Lucy Hawking's debut novel, JADED, is a frenetic crime novel with many action-packed sequences. But it pales in comparison to the drama of her real life as the daughter of Stephen Hawking. She speaks to the Telegraph about her difficult relationship with her father and the possibility he's a victim of Munchausen by Proxy syndrome.

The Sydney Writers' Festival has some serious star wattage: V.S. Naipaul, John Dean, DBC Pierre....and Salam Pax? Hmm, and here I thought he was a pseudonymous blogger who didn't want his true identity revealed (ed.: doesn't stop Charles Todd from going places. Oh yeah, good point.) Anyway, Pax will host a blogging workshop, which may or may not be interesting. And no word on whether a certain Ms. Du Jour will show up as well...

Seems like an odd place to find author interviews, but Bankrate.com has a fairly interesting one with Robert B. Parker, known to one and all as the creater of Spenser. Not surprisingly, the focus is primarily on how success has impacted Parker on a financial level, but there's some discussion on how the academic world viewed him after THE GODWULF MANUSCRIPT was published 30 years ago. Elmore Leonard was interviewed by the same website a couple of months ago, and it's a nice one as well.

Uh, oh. Looks like J.K. Rowling's neighbors aren't too thrilled with her idea to install 5 spy cameras in and around her house. The perils of being famous, but then again, neither Ian Rankin nor Alexander McCall Smith, who also live in the same neighborhood as Rowling (the Merchiston suburb of Edinburgh) have to resort to such measures....

The Telegraph, in conjunction with Ottakar's, has launched the "Real Read", polling readers for the best non-fiction book in Britain. Sam Leith discusses why non-fiction is so appealing, how (pardon the cliche) truth truly can be stranger than fiction.

Although Salman Rushdie is about to marry Padma Lakshmi, and has been the focus of gossip ever since they started dating, Vanessa Thorpe tries to remind readers of one fundamental thing: the man's a seriously important writer. But hey, people want dirt, so that's what they get....

Clare Boylan's "Emma Brown" is her imagining of what Charlotte Bronte might have written had she been able to complete a 2-chapter draft. Just now published in the US, Boylan is unable to tour for it as she is undergoing chemotherapy for just-diagnosed ovarian cancer.

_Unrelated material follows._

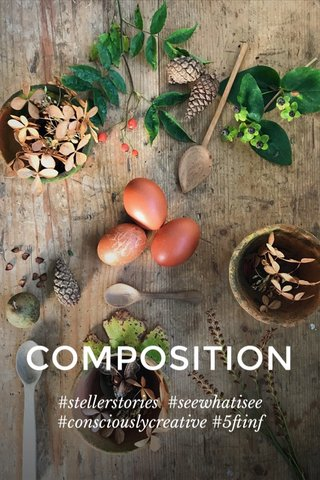 COMPOSITION #stellerstories #seewhatisee #consciouslycreative #5ftinf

The Globe and Mail reveals Sophie Kinsella's true identity: Madeleine Wickham, the author of seven previous novels before the Shopaholic books catapulted her to greater success.

Mindi Dickstein of the Floridian reviews Joseph Gangemi's debut thriller INAMORATA, which meets with her approval.

Hard Case Crime, the splashy new paperback imprint that will publish old and new pulp classics, has updated their website. Forgive me, I'm still trying to recover from looking at those glorious covers.

And finally, one of my favorite all-time comedians is coming to Toronto on Friday night. Sure, Newhart's aged and he is, perhaps, not as sharp as he once was, but damn, the man is funny. The Driving Instructor and Retirement Party sketches still have me in stitches.